**MATERIAL**
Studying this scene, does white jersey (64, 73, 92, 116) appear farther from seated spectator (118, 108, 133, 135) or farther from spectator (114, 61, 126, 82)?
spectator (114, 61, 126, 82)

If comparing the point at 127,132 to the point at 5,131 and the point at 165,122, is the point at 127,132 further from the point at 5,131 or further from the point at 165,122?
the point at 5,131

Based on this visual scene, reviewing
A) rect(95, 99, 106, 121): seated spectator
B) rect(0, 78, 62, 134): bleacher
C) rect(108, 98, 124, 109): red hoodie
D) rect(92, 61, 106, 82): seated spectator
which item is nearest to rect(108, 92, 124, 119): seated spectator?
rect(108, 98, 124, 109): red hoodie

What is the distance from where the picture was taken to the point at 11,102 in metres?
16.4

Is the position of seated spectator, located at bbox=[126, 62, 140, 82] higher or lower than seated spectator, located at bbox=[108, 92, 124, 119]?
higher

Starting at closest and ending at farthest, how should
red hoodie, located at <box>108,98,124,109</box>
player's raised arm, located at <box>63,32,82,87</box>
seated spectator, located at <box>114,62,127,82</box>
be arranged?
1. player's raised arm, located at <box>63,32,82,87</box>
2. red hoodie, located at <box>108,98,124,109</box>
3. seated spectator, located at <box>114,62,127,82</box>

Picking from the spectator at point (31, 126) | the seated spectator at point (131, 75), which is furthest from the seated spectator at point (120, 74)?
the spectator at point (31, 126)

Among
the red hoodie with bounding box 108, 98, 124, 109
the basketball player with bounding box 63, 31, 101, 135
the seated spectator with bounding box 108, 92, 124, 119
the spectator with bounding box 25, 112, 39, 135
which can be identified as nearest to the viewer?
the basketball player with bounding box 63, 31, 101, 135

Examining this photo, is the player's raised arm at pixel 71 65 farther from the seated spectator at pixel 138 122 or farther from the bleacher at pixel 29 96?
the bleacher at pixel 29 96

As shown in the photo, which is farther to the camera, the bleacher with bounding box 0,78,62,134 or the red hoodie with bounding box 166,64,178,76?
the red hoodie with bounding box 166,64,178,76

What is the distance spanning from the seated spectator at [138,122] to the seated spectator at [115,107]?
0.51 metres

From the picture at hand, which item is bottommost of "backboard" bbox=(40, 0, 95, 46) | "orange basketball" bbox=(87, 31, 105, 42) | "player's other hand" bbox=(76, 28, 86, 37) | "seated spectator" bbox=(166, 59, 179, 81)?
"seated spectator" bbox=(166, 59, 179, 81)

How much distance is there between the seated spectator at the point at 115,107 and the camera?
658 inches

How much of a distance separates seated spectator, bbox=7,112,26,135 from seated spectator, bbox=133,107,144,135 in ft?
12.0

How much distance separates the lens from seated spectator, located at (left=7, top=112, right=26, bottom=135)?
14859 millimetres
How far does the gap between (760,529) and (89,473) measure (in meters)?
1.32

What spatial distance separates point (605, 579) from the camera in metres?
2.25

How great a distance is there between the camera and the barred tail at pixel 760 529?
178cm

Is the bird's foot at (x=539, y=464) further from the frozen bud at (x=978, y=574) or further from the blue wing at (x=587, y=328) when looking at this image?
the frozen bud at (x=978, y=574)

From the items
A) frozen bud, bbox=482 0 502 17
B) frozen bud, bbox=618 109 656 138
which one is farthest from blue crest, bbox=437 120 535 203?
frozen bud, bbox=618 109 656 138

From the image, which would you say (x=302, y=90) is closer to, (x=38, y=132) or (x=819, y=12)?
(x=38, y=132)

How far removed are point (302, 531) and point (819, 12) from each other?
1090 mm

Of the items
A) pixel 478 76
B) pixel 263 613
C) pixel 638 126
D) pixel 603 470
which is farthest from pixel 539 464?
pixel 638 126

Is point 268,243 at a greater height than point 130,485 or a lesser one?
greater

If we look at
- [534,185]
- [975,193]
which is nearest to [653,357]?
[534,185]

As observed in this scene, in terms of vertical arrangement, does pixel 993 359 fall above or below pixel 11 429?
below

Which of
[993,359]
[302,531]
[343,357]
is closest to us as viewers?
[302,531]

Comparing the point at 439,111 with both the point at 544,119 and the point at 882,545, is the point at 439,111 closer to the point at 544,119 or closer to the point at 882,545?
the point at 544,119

**REQUEST**
Repeat each record exactly. Omit nothing.

**COMPLETE OUTPUT**
Studying this scene, does white jersey (64, 73, 92, 116) appear farther from seated spectator (118, 108, 133, 135) or farther from spectator (114, 61, 126, 82)?
spectator (114, 61, 126, 82)

If comparing the point at 127,132 to the point at 5,131 and the point at 165,122, is the point at 127,132 further from the point at 5,131 or further from the point at 165,122?
the point at 5,131

Based on this visual scene, reviewing
A) rect(95, 99, 106, 121): seated spectator
B) rect(0, 78, 62, 134): bleacher
C) rect(108, 98, 124, 109): red hoodie
D) rect(92, 61, 106, 82): seated spectator
which item is nearest to rect(108, 92, 124, 119): seated spectator?
rect(108, 98, 124, 109): red hoodie

What is the distance from where the picture was taken to the point at 11,102 in metres?
16.4

Is the position of seated spectator, located at bbox=[126, 62, 140, 82] higher or lower than seated spectator, located at bbox=[108, 92, 124, 119]?
higher

Starting at closest and ending at farthest, how should
red hoodie, located at <box>108,98,124,109</box>
player's raised arm, located at <box>63,32,82,87</box>
seated spectator, located at <box>114,62,127,82</box>
be arranged?
1. player's raised arm, located at <box>63,32,82,87</box>
2. red hoodie, located at <box>108,98,124,109</box>
3. seated spectator, located at <box>114,62,127,82</box>

Picking from the spectator at point (31, 126) | the seated spectator at point (131, 75), which is furthest from the seated spectator at point (120, 74)?
the spectator at point (31, 126)

Among
the red hoodie with bounding box 108, 98, 124, 109
the basketball player with bounding box 63, 31, 101, 135
the seated spectator with bounding box 108, 92, 124, 119
the spectator with bounding box 25, 112, 39, 135
which can be identified as nearest to the viewer?
the basketball player with bounding box 63, 31, 101, 135

Examining this photo, is the player's raised arm at pixel 71 65 farther from the seated spectator at pixel 138 122 or farther from the bleacher at pixel 29 96?
the bleacher at pixel 29 96

As shown in the photo, which is farther to the camera, the bleacher with bounding box 0,78,62,134 or the red hoodie with bounding box 166,64,178,76?
the red hoodie with bounding box 166,64,178,76

What is the distance spanning from the seated spectator at [138,122] to the seated spectator at [115,107]?
0.51 metres

From the picture at hand, which item is bottommost of "backboard" bbox=(40, 0, 95, 46) | "orange basketball" bbox=(87, 31, 105, 42) | "player's other hand" bbox=(76, 28, 86, 37) | "seated spectator" bbox=(166, 59, 179, 81)?
"seated spectator" bbox=(166, 59, 179, 81)

How much distance is there between the seated spectator at the point at 115,107 and the camera?
658 inches

How much of a distance separates seated spectator, bbox=7,112,26,135 from seated spectator, bbox=133,107,144,135 in ft?
12.0

How much distance separates the lens from seated spectator, located at (left=7, top=112, right=26, bottom=135)?
14859 millimetres
How far does the gap between (760,529) and (89,473) measure (in meters)?
1.32

What spatial distance separates point (605, 579) from the camera in metres?
2.25

How great a distance is there between the camera and the barred tail at pixel 760 529?
178cm

Is the bird's foot at (x=539, y=464) further from the frozen bud at (x=978, y=574) or further from the blue wing at (x=587, y=328) when looking at this image?
the frozen bud at (x=978, y=574)

From the items
A) frozen bud, bbox=482 0 502 17
B) frozen bud, bbox=618 109 656 138
which one is farthest from blue crest, bbox=437 120 535 203?
frozen bud, bbox=618 109 656 138

From the image, which would you say (x=302, y=90) is closer to, (x=38, y=132) or (x=819, y=12)?
(x=38, y=132)

How far removed are point (302, 531) and point (819, 12) from each other?
1090 mm

Of the items
A) pixel 478 76
B) pixel 263 613
C) pixel 638 126
D) pixel 603 470
which is farthest from pixel 539 464?
pixel 638 126

Is point 268,243 at a greater height than point 130,485 or a lesser one?
greater

If we look at
- [534,185]
- [975,193]
which is nearest to [653,357]?
[534,185]

As observed in this scene, in terms of vertical arrangement, does pixel 993 359 fall above or below pixel 11 429?
below

Which of
[993,359]
[302,531]
[343,357]
is closest to us as viewers?
[302,531]

Comparing the point at 439,111 with both the point at 544,119 and the point at 882,545, is the point at 439,111 closer to the point at 544,119 or closer to the point at 882,545?
the point at 544,119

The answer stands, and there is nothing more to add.